Source passage:
▬▬▬

With a catalog of these blocks, geneticists could more effectively identify gene variants involved in common diseases such as diabetes, cancer, heart disease, and psychiatric illnesses.

In 2002, the International HapMap consortium set out to inventory millions of SNPs and to identify the patterns that distinguish each haplotype. The database now contains more than 3.5 million SNPs. With this information, researchers can select “tag SNPs” that depict the genetic variation in each block. In other words, by identifying only a few SNPs that are characteristic of each pattern and testing at those locations, researchers can “fill in the blanks” for every other SNP in the haplotype. This allows them to compare the genetic patterns of people who have a disease with those of unaffected people far more efficiently than has been possible before.

Indeed, the consortium estimates that, with proper tag selection, geneticists could gather information about possible gene associations from across the whole genome by testing as few as one-tenth of the approximately 10 million common SNP sites.

The data has already been used to identify a gene associated with age-related macular degeneration, the leading cause of blindness in the elderly; and several other studies are underway seeking genes that may be involved in obesity and heart disease.

Along with the data generated, the HapMap project sparked advances in technology. At the project’s outset, determining which SNP a patient carried at one site cost almost a dollar, and researchers could test hundreds a day. Today, the price has dropped to less than a cent per SNP, and millions can be tested in a day. The accuracy of the testing has improved as well, Daly says.

The combination of these new technologies and the HapMap data make it much easier for geneticists to do studies that examine the entire human genome for genes associated with particular characteristics – be they diseases, as the consortium members hope, or other traits believed to have genetic components, such as intelligence or sexual preference.

But there’s a potentially serious catch: the statistical likelihood of turning up a gene that appears to be linked to a particular trait but ends up having no role in actually causing the trait will be quite high, says Daly.

“If you deal out one hand of cards, you’re unlikely to get a full house,” Daly says. “But if you deal out 100,000 hands of poker, you’re bound to get some really good-looking hands, statistically.”

The same thing can happen in such genome-wide association studies: one or more genes can turn up that “look good.” Daly cautions: “These things will happen by chance and have nothing to do with causation.”

▬▬▬

Excerpted records:
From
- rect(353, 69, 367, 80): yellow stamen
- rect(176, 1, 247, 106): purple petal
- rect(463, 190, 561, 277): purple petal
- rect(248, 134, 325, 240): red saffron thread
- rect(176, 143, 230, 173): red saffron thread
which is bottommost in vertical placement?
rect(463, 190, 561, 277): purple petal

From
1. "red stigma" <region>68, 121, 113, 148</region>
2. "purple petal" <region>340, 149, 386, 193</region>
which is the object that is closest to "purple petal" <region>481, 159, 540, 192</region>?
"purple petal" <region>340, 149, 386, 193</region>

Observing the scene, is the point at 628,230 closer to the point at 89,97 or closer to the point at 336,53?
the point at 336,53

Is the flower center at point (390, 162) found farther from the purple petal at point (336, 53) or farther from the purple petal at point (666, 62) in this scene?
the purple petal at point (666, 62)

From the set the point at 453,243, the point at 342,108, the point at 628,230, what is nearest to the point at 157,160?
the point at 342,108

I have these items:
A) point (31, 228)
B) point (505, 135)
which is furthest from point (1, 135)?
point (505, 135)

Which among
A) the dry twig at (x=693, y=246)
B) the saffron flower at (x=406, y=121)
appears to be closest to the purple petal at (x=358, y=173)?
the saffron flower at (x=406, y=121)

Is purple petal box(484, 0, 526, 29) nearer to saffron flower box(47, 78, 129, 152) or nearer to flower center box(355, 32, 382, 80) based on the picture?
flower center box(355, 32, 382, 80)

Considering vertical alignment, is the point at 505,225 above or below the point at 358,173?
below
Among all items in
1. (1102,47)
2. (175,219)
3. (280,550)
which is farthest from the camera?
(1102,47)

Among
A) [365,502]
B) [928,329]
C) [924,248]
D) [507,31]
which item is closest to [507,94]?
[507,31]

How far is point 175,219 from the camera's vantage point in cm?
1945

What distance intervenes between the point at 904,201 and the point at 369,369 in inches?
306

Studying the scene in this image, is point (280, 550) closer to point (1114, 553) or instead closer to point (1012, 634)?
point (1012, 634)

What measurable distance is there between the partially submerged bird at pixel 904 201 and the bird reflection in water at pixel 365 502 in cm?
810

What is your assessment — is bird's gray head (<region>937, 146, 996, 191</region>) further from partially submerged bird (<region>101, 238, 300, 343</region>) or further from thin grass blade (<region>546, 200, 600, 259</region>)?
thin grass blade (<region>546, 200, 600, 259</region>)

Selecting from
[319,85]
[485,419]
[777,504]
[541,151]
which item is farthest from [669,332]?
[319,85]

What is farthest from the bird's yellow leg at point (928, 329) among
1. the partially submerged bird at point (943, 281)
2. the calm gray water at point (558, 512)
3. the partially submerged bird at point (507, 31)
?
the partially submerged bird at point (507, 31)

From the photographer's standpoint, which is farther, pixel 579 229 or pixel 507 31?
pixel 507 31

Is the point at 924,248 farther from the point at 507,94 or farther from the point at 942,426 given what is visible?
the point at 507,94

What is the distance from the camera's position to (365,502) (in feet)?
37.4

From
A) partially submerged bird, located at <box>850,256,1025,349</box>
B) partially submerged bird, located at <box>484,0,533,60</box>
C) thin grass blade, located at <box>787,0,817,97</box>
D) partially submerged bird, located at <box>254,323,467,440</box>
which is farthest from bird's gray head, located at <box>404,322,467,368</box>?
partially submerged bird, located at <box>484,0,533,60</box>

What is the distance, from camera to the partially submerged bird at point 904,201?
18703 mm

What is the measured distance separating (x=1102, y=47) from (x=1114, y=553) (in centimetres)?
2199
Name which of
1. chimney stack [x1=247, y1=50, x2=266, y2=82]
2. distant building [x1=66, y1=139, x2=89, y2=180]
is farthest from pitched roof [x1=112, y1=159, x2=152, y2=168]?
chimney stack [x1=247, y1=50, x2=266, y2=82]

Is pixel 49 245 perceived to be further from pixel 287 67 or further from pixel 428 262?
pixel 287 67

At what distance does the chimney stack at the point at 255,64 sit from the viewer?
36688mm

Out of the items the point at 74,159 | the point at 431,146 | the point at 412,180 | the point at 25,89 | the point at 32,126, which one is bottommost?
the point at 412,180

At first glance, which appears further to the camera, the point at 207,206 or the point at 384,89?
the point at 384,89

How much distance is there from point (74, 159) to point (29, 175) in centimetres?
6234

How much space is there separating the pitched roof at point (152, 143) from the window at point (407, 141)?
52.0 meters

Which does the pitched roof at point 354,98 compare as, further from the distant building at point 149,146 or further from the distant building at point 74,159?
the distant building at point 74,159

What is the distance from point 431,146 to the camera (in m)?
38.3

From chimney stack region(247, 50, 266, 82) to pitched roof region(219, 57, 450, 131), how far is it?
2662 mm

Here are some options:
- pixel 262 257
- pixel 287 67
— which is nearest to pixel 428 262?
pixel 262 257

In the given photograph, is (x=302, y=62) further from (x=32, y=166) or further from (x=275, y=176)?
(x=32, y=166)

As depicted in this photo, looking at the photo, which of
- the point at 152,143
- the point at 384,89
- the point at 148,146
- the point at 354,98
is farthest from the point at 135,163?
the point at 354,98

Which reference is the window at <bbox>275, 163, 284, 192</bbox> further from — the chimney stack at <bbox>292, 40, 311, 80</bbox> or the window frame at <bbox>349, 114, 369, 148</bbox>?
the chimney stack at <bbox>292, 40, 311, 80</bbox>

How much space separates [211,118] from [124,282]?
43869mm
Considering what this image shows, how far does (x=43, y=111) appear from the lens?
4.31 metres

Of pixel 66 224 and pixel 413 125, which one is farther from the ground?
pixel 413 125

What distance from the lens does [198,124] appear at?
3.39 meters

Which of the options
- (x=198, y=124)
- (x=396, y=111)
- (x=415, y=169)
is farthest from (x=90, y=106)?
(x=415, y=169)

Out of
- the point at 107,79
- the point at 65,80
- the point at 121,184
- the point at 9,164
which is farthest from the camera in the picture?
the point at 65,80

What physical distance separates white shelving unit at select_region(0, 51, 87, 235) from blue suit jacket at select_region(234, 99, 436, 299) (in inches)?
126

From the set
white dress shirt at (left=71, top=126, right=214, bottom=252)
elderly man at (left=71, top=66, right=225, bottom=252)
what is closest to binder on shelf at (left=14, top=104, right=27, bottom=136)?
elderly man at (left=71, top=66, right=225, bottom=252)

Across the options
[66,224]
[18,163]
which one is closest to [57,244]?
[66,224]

▬▬▬

Instructions:
A: In the HapMap passage, how many SNPs does the database now contain?
B: Write the next part of the passage on the HapMap project, picking up after its final sentence.

Answers in order:
A: More than 3.5 million SNPs.

B:
As a result, the members of the HapMap consortium have expressed their hope that the data will be used mainly to research medical conditions, as opposed to non-medical traits. In fact, they included a particular caution in the Nature paper, writing: “we urge conservatism and restraint in the public dissemination and interpretation of such studies,” especially if non-medical traits are being explored.

The fact that the HapMap data was derived from the DNA of people in Nigeria, China, Japan, and the United States brings an added hazard: that associations between gene variations and particular traits might (falsely) appear stronger in some populations than in others.*

“This is a huge data set that could be mined for lots of myopic, culturally prejudiced things,” says Langley. “Everybody’s nervous about that. It’ll probably happen, and it’s just up to the scientific community to deal with each case as rigorously as possible.”

Editor’s Note: Please come back on Wednesday, November 9, for Part 2 of Erika Jonietz’s story on the HapMap, which will focus on the project’s international aspects.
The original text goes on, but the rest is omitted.